## DOCUMENT TEXT
Endothelial Dysfunction in Tristetraprolin-deficient Mice is not caused by Enhanced TNF-{alpha} Expression [Gene Regulation]

April 11th, 2014 by Bollmann, F., Wu, Z., Oelze, M., Siuda, D., Xia, N., Henke, J., Daiber, A., Li, H., Stumpo, D. J., Blackshear, P. J., Kleinert, H., Pautz, A.

Cardiovascular events are important co-morbidities in patients with chronic inflammatory diseases like rheumatoid arthritis (RA). Tristetraprolin (TTP) regulates pro-inflammatory processes through mRNA destabilization. Therefore, TTP-deficient mice (TTP-/- mice) develop a chronic inflammation resembling human RA. We used this mouse model to evaluate molecular signaling pathways contributing to the enhanced atherosclerotic risk in chronic inflammatory diseases. In the aorta of TTP-/- mice we observed elevated mRNA expression of known TTP targets like tumor necrosis factor-α (TNF-α) and macrophage inflammatory protein-1α, as well as of other pro-atherosclerotic marker genes, like Calgranulin A, Cathepsin S, and Osteopontin. Independent of cholesterol levels TTP-/- mice showed a significant reduction of acetylcholine-induced, nitric oxide-mediated vasorelaxation. The endothelial dysfunction in TTP-/- mice was associated with increased levels of reactive oxygen and nitrogen species (RONS), indicating an enhanced nitric oxide inactivation by RONS in the TTP-/- animals. The altered RONS generation correlates with increased expression of NADPH oxidase 2 (Nox2) resulting from enhanced Nox2 mRNA stability. Although TNF-α is believed to be a central mediator of inflammation-driven atherosclerosis, genetic inactivation of TNF-α did neither improve endothelial function nor normalize Nox2 expression or RONS production in TTP-/- animals. Systemic inflammation caused by TTP-deficiency leads to endothelial dysfunction. This process is independent of cholesterol and not mediated by TNF-α solely. Thus, other mediators, which need to be identified, contribute to enhanced cardiovascular risk in chronic inflammatory diseases.

## DATA EXTRACTS
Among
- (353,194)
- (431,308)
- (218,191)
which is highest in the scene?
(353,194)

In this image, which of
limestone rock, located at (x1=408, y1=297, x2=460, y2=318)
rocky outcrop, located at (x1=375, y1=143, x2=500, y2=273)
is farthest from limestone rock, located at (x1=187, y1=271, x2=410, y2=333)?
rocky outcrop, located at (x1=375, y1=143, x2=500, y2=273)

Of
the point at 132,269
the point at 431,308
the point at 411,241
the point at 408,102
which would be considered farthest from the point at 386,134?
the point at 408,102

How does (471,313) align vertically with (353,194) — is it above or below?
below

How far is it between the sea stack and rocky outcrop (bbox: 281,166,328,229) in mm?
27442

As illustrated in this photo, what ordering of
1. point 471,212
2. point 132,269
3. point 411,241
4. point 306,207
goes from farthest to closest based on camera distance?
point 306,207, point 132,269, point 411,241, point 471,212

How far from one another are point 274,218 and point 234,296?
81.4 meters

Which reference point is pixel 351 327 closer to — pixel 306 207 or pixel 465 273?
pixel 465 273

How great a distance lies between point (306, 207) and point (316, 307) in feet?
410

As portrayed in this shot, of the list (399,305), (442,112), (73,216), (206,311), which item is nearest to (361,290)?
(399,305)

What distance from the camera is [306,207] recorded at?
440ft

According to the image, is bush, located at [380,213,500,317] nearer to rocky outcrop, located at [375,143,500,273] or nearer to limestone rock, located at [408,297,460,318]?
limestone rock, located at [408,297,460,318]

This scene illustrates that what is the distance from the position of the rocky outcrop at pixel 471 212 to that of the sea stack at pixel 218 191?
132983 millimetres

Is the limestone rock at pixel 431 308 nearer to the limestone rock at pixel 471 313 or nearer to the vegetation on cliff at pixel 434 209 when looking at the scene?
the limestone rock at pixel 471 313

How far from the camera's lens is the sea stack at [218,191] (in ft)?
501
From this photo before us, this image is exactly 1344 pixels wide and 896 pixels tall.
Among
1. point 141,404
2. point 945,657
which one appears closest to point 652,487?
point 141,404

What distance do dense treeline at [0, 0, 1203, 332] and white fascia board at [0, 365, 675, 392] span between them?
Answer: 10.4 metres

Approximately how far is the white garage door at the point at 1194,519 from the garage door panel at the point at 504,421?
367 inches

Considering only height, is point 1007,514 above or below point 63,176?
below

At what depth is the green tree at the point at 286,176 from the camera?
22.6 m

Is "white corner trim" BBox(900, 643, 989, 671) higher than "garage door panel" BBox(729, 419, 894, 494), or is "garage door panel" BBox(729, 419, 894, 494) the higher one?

## EXERCISES
1. Answer these questions from the abstract, one line each:
(a) What kind of mice develop a chronic inflammation resembling human rheumatoid arthritis?
(b) Besides TNF-α and macrophage inflammatory protein-1α, which three pro-atherosclerotic marker genes showed elevated mRNA expression in the aorta of these mice?
(c) What did the increased expression of NADPH oxidase 2 result from?
2. Write out everything in the abstract from "Endothelial Dysfunction in Tristetraprolin-deficient" down to "H., Pautz, A.", word for word.
3. Rewrite the paragraph of the abstract that begins "Cardiovascular events are important co-morbidities" as a short bulleted list that keeps its main facts.
Use only the abstract to complete the work, not the data.

## TASK ANSWERS
1.
(a) Tristetraprolin-deficient mice (TTP-/- mice)
(b) Calgranulin A, Cathepsin S, and Osteopontin
(c) Enhanced Nox2 mRNA stability

2.
Endothelial Dysfunction in Tristetraprolin-deficient Mice is not caused by Enhanced TNF-{alpha} Expression [Gene Regulation]

April 11th, 2014 by Bollmann, F., Wu, Z., Oelze, M., Siuda, D., Xia, N., Henke, J., Daiber, A., Li, H., Stumpo, D. J., Blackshear, P. J., Kleinert, H., Pautz, A.

3.
- Patients with chronic inflammatory diseases like rheumatoid arthritis (RA) often have cardiovascular events as co-morbidities.
- Tristetraprolin (TTP) regulates pro-inflammatory processes by destabilizing mRNA, so TTP-/- mice develop a chronic inflammation resembling human RA.
- These mice were used to study pathways behind the higher atherosclerotic risk in chronic inflammatory diseases.
- Their aorta showed elevated mRNA of TTP targets (TNF-α, macrophage inflammatory protein-1α) and other pro-atherosclerotic markers (Calgranulin A, Cathepsin S, Osteopontin).
- Independent of cholesterol, acetylcholine-induced, nitric oxide-mediated vasorelaxation was significantly reduced.
- This endothelial dysfunction came with increased reactive oxygen and nitrogen species (RONS), linked to higher Nox2 expression caused by enhanced Nox2 mRNA stability.
- Genetic inactivation of TNF-α did not improve endothelial function or normalize Nox2 expression or RONS production.
- Conclusion: TTP-deficiency-driven systemic inflammation causes endothelial dysfunction independent of cholesterol and not solely through TNF-α. Other mediators, still to be identified, contribute to the cardiovascular risk.